As Thanksgiving approaches, the annual flood of unwanted holiday gift catalogs has begun piling into mailboxes on their way to recycling and trash bins.
A new initiative by three environmental groups aims to reduce the flow. Last month, the organizations launched CatalogChoice.org, a free online service that allows consumers to request that merchants voluntarily remove their names from catalog mailing lists.
More than 125,000 people have signed up requesting merchants halt the delivery of more than 1 million catalogs.
April Smith, a spokeswoman for Catalog Choice, said all the merchants they have contacted have agreed to honor the requests. Among them: L.L. Bean; Lands' End; Gaiam and Gardener's Supply Company; and Lillian Vernon -- companies that collectively mail about 64,000 catalogs.
"We want to prevent the making of unwanted catalogs at the expense of the environment," said Smith, noting that most consumers still want to do business with the retailers. "No catalog company wants to mail catalogs to people who don't want them."
Every year American households receive about 19.8 billion catalogs -- about 110 catalogs per household annually, according to Resource Information Systems Inc., a group that tracks news about the forest product industry.Environmental groups estimate that it takes 53 million trees to produce 3.6 million tons of paper to make catalogs. The process adds 5.2 million tons of carbon dioxide emissions to the atmosphere annually, equal to the emissions of 2 million cars, according to the Environmental Defense, an environmental nonprofit group.

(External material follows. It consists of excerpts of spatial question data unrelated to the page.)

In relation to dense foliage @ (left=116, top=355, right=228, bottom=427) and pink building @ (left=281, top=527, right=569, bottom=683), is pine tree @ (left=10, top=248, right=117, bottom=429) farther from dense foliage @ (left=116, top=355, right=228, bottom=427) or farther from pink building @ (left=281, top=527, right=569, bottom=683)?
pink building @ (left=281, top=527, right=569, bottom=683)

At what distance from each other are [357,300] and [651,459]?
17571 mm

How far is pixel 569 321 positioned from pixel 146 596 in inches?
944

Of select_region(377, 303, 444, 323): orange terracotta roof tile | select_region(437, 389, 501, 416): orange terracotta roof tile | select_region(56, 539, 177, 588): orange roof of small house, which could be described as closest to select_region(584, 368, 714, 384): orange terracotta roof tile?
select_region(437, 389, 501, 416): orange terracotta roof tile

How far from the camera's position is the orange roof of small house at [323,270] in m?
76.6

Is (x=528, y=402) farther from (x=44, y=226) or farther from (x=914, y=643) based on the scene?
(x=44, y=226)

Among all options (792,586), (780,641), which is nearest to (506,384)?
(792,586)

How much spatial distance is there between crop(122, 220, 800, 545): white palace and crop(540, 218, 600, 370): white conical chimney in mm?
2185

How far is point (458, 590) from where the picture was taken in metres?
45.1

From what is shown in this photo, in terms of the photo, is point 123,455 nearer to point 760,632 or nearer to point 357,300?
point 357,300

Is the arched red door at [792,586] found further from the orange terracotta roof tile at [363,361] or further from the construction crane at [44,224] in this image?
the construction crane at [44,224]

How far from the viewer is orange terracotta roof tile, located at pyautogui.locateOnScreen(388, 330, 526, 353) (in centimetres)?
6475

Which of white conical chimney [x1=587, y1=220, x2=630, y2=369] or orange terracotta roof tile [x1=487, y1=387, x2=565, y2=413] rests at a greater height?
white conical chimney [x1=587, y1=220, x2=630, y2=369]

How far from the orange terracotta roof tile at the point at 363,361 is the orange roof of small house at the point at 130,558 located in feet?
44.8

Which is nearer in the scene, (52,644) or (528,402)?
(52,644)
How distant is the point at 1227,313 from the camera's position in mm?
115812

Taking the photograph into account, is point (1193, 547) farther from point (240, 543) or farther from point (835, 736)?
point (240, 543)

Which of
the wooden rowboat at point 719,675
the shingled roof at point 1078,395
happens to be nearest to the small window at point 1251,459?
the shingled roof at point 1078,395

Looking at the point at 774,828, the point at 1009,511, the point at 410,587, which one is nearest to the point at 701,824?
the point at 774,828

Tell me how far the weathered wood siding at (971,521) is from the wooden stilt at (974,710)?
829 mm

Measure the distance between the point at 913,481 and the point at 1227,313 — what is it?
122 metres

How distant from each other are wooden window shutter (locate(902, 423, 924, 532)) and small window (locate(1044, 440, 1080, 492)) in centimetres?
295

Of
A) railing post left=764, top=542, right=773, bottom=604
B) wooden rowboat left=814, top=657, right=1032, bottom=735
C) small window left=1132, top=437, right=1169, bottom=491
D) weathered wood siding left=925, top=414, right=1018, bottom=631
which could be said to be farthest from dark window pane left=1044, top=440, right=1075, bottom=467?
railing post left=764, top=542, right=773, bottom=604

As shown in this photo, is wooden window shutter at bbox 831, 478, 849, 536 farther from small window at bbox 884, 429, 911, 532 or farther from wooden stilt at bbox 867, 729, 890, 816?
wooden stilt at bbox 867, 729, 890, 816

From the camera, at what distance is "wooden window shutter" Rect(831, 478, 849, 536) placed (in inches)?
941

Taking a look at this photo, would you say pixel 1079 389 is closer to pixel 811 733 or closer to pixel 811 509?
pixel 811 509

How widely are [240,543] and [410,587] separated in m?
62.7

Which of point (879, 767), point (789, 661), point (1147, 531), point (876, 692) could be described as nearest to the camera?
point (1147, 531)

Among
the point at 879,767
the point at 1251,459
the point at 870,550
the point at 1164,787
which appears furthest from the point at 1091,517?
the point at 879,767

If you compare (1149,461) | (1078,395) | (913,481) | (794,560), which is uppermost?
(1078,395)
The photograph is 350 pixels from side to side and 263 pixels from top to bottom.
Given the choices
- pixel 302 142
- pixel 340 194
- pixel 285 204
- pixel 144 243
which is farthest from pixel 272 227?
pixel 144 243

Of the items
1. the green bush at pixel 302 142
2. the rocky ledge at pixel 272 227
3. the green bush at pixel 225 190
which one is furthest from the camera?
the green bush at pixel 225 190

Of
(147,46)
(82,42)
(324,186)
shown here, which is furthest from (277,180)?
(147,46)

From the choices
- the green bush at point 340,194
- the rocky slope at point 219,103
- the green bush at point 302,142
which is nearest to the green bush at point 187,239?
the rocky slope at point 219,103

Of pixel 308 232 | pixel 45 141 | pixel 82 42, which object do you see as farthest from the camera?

Catalog Choice was developed by the National Wildlife Federation, Natural Resources Defense Council and the Berkeley, Calif.-based Ecology Center. Its goal is to improve the efficiency of catalog distribution by reducing the number of repeat and unsolicited mailings. The project -- funded by private groups The Overbrook Foundation, the Kendeda Fund and the Merck Family Fund -- allows people to request that their names be removed from catalog lists maintained by more than 1,000 retailers. After the signing up and identifying the catalogs they don't want, Catalog Choice contacts the merchants. Consumers typically notice the change in four to 10 weeks, organizers say.
Daniel Katz, environmental program director at the Overbrook Foundation, said the organization led a research project on the catalog industry because of concerns about natural resources. Katz said he's been surprised at the positive response from consumers and numerous bloggers who have written about the service.
"Before, consumers had no control of what came in the mailbox," Katz said. "This allows individuals to empower themselves and believe that we can change the world collectively. It gives a great sense of satisfaction."
Mary Moffroid, 67, registered and canceled 30 catalogs since her daughter-in-law -- a freelance environmental researcher -- told her about Catalog Choice.
"If we can cut down on the number of catalogs that are mailed every year, we can save a lot of energy and a lot of trees," said Moffroid, a retired college professor and part-time Miami resident. "It is a big waste of money for many of these companies to mail a catalog people toss in the recycle bin."